*What to do*:
a: Translate this sentence from the Volkswagen Atlas review below into Spanish: "The brakes are powerful with good pedal response."
b: Please copy everything in the Volkswagen Atlas review below from "The trunk is" down to "where it belongs.".

*Text section*:
——
Volkswagen was a little late to the modern SUV party. Back in the day, from 1968 to 1983, they had the Type 181, also known as the “Thing” but this is not exactly the type of SUV we’re talking about.
The compact Tiguan showed up in 2009 preceded by the Touareg in 2004 but despite both these players, the lack of a 3-row ute was evident. You’re more than likely aware that utility vehicles are all the rage at the moment but were you mindful of the fact that, in Canada, more than two out of three new vehicle sales are designated as utility vehicles? The opportunities for growth in the car business are thus in these segments.
Volkswagen is still dealing with the aftereffects following September 2015’s dieselgate and it’s no secret, sales have dropped hard in Canada. Not only did TDI deliveries account for 20% of the final tally but also, at the moment, owners are patiently waiting on their settlements from the lawsuits before making a move. It is VW Canada’s hope that these consumers will return to dealerships and if so, will look into one of their growing line of utility vehicles, starting with the Golf Alltrack, the next Tiguan (coming in August), the Touareg or the new Atlas (June).
As a family SUV, the Atlas offers everything except the kitchen sink in order to please. Its styling is part of the equation. Many SUVs attempt to camouflage their size with frivolous styling cues; the Atlas does no such thing. It is chunky, squared off with plenty of flat surfaces. The accent line that crosses the entirety of the body actually accentuates, as it were, the truck’s height and girth.
When we talk “truck”, we usually consider a fair amount of power. This is where the Atlas somewhat falls short. The 3.6-litre VR6 V6 puts out 276 horsepower and 266 lb.-ft. of torque. Said twisting power only comes online just under 3,00 rpm, which could prove to be a hurdle should you decide to make use of its 5,000 lbs. towing capacity.
A turbocharged 2.0-litre 4-cylinder (sourced from the GTI) will be made available come August and only with FWD. However, when we timed a 9.5-second 0-100-km/h sprint with the AWD V6 Atlas with two adults on board, we can scarcely imagine that it will suffice especially when loaded. VW’s reactive 4MOTION AWD is standard with the V6 and is identical to that of the Golf R’s. Under normal use, only the front wheels get power but when things get awry, the rear axle can get up to 50% of the available torque.
The 2018 Volkswagen Atlas drives like a sizeable sport utility vehicle. Its suspension calibration is set to supple which allows for a fair amount of body roll. Consequently, the ride is cosseting, without being too soft. Weight transfers under hard acceleration and braking are also evident, but not unsettling.
The electric power steering is precise and completely isolated from the goings-on of the front wheels. The brakes are powerful with good pedal response. Mechanically speaking, the 8-speed automatic transmission is the element that deserves the biggest nod. It’s quick thinking, efficient and well programmed.
If we’re out buying such a big vehicle, an accompanying criterion will be an equally large cabin. The Atlas does not disappoint thanks to its versatile setup and comfortable layout for all seven occupants.
The typical 3rd row is usually reserved for children, teens or small adults but I must admit that an averaged sized male such as myself can find a more than tolerable seating position, if only for a short drive. The 2nd row is enormous and can handily handle three large baby seats. Best of all, it slides for and aft and tilts forward enabling injury-less access to the 3rd row.
The trunk is simply enormous, if not downright titanic-esque. Behind the final bench, one or perhaps two golf bags or one defenseman’s hockey bag will fit. Folding it forward leaves enough space for five players’ equipment or that of a golfing foursome.
The Volkswagen Atlas lines up and takes on some large and serious heavy-hitters in the 3-row midsize SUV segment. Following my first drive, I’m convinced that it can throw punches with the likes of the Honda Pilot, Toyota Highlander, Ford Explorer and Hyundai Santa Fe XL without really breaking a sweat. The Atlas’ task would be even easier if an optional diesel engine (yes, I had to go there) was available but well, let’s leave the past where it belongs.
——
*Dataset*:
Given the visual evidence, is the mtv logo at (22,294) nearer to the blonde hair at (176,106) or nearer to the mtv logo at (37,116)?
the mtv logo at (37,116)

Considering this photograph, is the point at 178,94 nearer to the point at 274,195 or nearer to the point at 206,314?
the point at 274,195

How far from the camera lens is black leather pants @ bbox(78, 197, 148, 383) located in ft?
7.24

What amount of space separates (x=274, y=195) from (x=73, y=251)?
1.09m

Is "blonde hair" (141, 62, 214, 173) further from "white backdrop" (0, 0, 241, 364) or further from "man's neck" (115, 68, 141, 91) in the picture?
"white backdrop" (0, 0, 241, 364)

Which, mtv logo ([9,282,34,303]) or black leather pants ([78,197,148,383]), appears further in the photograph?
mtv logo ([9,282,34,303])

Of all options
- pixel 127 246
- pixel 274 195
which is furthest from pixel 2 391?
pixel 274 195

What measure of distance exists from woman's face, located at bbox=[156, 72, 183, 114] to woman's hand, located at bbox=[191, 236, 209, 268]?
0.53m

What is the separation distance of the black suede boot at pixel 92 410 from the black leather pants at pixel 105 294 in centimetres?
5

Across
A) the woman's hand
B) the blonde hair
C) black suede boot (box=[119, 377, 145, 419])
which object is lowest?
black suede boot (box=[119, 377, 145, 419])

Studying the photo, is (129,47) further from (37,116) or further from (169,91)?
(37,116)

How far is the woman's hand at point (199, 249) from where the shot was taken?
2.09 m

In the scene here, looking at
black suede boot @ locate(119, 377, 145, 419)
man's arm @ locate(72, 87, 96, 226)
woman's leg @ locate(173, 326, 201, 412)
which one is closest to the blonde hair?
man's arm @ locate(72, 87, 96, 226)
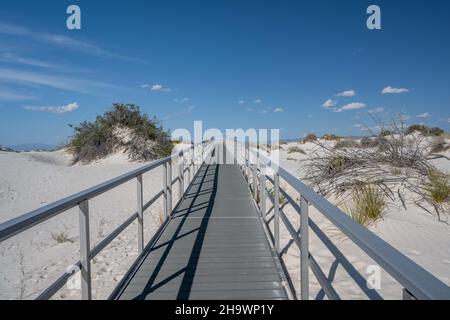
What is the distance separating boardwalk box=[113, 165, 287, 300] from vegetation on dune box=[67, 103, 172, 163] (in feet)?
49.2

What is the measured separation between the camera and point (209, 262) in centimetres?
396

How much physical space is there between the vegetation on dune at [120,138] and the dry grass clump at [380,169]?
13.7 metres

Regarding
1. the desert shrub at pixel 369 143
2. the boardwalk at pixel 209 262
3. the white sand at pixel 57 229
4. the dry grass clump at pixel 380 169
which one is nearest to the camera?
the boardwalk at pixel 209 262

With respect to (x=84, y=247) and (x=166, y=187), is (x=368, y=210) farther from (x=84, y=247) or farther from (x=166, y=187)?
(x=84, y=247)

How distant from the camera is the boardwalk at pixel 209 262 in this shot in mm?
——
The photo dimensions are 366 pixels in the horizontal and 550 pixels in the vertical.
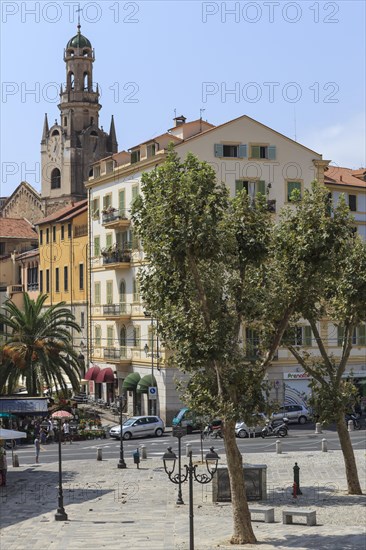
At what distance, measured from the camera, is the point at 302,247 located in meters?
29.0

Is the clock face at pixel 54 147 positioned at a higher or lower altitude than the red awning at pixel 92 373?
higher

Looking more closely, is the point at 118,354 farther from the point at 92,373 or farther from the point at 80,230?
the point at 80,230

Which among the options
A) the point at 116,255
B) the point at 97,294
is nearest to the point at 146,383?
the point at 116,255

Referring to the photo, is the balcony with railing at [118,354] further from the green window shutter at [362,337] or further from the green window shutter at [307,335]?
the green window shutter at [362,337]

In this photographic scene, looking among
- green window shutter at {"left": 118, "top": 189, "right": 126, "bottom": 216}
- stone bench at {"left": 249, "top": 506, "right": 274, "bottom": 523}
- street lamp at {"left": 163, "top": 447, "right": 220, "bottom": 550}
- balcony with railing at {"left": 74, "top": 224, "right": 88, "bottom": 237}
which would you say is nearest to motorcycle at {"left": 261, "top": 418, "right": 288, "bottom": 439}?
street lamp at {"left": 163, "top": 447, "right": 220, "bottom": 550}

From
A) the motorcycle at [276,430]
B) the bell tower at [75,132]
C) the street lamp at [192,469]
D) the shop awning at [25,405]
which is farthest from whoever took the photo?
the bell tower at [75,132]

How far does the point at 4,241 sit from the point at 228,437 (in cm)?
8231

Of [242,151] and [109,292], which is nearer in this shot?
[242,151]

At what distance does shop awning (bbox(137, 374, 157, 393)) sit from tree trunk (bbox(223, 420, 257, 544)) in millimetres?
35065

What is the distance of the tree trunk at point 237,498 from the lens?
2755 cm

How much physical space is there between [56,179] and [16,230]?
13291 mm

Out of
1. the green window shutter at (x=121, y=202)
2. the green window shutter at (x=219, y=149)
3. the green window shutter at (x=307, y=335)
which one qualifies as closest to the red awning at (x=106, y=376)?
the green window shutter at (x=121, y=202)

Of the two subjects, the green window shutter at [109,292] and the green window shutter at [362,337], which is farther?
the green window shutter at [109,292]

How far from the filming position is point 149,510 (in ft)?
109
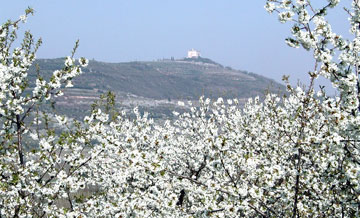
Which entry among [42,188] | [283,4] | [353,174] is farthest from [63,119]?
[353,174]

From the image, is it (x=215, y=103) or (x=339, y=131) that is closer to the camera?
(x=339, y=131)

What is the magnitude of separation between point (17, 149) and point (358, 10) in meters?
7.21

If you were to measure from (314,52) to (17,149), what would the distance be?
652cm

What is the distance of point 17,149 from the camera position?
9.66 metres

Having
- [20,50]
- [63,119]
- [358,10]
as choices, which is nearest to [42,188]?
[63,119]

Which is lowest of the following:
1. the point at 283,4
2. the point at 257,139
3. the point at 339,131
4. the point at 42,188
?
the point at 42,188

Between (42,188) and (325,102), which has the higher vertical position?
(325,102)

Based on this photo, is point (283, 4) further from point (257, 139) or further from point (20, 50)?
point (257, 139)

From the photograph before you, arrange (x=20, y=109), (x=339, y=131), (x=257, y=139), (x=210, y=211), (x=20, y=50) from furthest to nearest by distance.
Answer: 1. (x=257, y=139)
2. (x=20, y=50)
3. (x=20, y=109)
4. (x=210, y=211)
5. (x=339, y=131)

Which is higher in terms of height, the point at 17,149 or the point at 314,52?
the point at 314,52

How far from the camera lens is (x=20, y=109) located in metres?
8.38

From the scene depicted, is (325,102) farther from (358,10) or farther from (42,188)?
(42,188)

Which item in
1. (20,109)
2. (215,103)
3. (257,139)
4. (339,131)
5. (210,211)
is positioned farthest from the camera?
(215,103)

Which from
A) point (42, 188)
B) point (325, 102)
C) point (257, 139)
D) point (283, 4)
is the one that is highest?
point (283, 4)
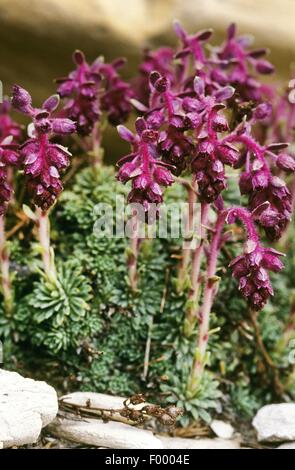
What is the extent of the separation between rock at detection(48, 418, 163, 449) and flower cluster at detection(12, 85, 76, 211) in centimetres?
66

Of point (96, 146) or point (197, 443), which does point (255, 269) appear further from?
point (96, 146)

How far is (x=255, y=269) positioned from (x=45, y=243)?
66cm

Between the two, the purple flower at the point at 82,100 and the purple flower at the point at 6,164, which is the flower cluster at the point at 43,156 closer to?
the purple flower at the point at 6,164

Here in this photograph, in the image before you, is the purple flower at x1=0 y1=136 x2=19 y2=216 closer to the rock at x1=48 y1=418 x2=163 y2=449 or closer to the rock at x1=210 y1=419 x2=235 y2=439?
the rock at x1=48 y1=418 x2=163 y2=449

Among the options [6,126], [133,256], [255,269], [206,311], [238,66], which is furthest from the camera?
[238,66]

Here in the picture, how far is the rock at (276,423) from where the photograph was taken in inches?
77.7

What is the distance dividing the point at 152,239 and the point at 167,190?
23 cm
——
*Expected results*:
a: Los frenos son potentes, con buena respuesta del pedal.

b:
The trunk is simply enormous, if not downright titanic-esque. Behind the final bench, one or perhaps two golf bags or one defenseman’s hockey bag will fit. Folding it forward leaves enough space for five players’ equipment or that of a golfing foursome.
The Volkswagen Atlas lines up and takes on some large and serious heavy-hitters in the 3-row midsize SUV segment. Following my first drive, I’m convinced that it can throw punches with the likes of the Honda Pilot, Toyota Highlander, Ford Explorer and Hyundai Santa Fe XL without really breaking a sweat. The Atlas’ task would be even easier if an optional diesel engine (yes, I had to go there) was available but well, let’s leave the past where it belongs.